The data shows Generation X and Millennials appear to have reached comparable degrees of financial asset concentration among the wealthiest households as Baby Boomers, at younger ages.

A 2018 NIRS report analyzing U.S. Census Bureau data found deeply inadequate retirement savings levels among working age Americans. More specifically, the median retirement account balance among all working individuals is $0.00, and 57% of working age individuals do not own any retirement account assets in an employer-sponsored defined contribution (DC) plan, individual retirement account (IRA) or pension.

The researchers say in the current report that the lack of retirement plan access is largely to blame.

The current Issue Brief also points out that Social Security provides critical retirement income for a large majority of Americans. The program has a progressive benefit structure that helps lower-income Americans retire above the poverty line and helps retirees keep up with generational improvements in the standard of living. However, the Social Security tax structure has become increasingly regressive over time. The cap on earnings subject to Social Security payroll taxes, known as the tax max, has failed to keep up with increasing earnings inequality. Even though the share of workers with earnings above the tax max has remained relatively stable for decades at about 6%, the system captures a smaller and smaller share of U.S. earnings every year.

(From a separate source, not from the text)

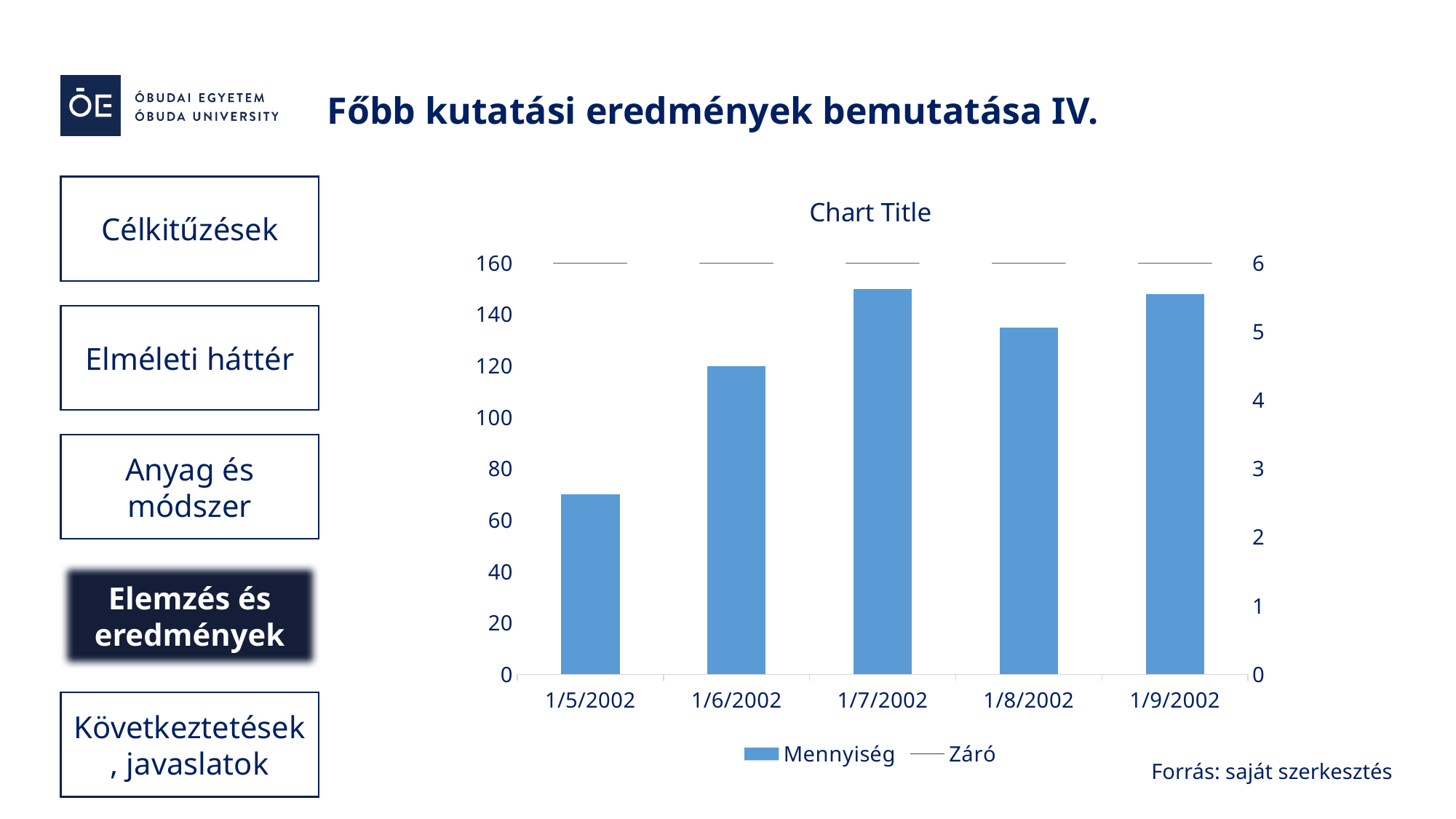
How many categories (dates) are shown on the x axis of the chart? 5 What is the title shown above the chart? Chart Title Which date has the lowest Mennyiség bar? 1/5/2002 Do the Mennyiség bars rise or fall from 1/5/2002 to 1/7/2002? rise How many series does the chart's legend list? 2 Is the Mennyiség value for 1/5/2002 greater or less than 80? less Is the Mennyiség value for 1/7/2002 greater or less than 140? greater Which has the larger Mennyiség bar, 1/6/2002 or 1/8/2002? 1/8/2002 Is the Mennyiség value for 1/9/2002 greater or less than 140? greater What kind of chart is shown on the slide? bar chart What are the two series names listed in the chart's legend? Mennyiség and Záró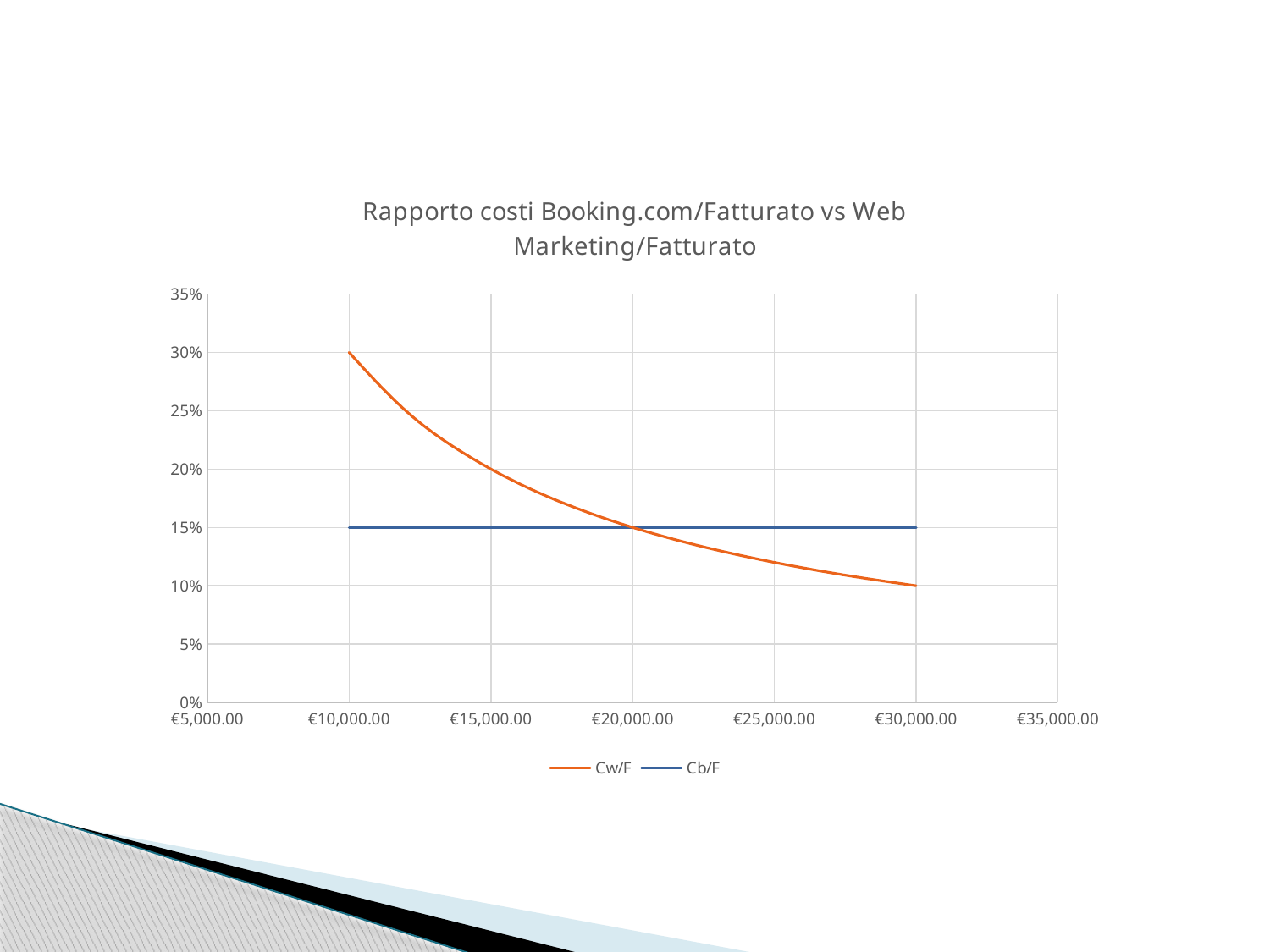
What is the title of the chart? Rapporto costi Booking.com/Fatturato vs Web Marketing/Fatturato What is the value of Cb/F at €20,000.00? 15% How many series does the legend list? 2 Which series has the higher value at €10,000.00, Cw/F or Cb/F? Cw/F Does the Cb/F series rise, fall or stay flat along the x axis? stay flat Does the Cw/F series rise or fall as the x-axis value increases? fall What kind of chart is shown on the slide? line chart What is the value of Cw/F at €30,000.00? 10% What is the value of Cw/F at €10,000.00? 30% Which series is drawn in orange? Cw/F Which series has the higher value at €30,000.00, Cw/F or Cb/F? Cb/F Is the value of Cw/F at €25,000.00 greater or less than 15%? less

The researchers offer suggestions for improving the financial asset inequality that is caused by retirement system issues. First, the President and Congress could strengthen Social Security. Eliminating the earnings cap would increase revenues for the program, which would help to improve the Social Security trust fund’s funding shortfall. These increased revenues could also finance improvements to the program, such as more generous benefits for lifetime lower-income earners and earnings credits for those who take time out of the workforce to provide caregiving.

Second, the researchers say, states can play an important role by creating state-facilitated retirement savings plans for those who are not offered a plan through their employer. This will provide a meaningful wealth-building opportunity for workers who lack access to employer-sponsored plans. Ten states so far have established retirement savings plans for workers without a plan. After just two years of operation, Oregon workers are accumulating $2.5 million per month through the state’s auto-IRA program.

Of note, however, U.S. Attorneys have filed a Statement of the Interest of the United States in a lawsuit, offering evidence that California’s state-run auto-IRA program is preempted by the Employee Retirement Income Security Act (ERISA).

Finally, the researchers suggest the federal government could act to improve and promote the federal Saver’s Credit. They say the rapid phase-out at low income levels and lack of refundability restrict the credit’s effectiveness. The average credit in 2014 was only $174, and the cost to the federal government was miniscule compared to the tax expenditures that subsidize the savings of higher-income earners through 401(k) tax provisions.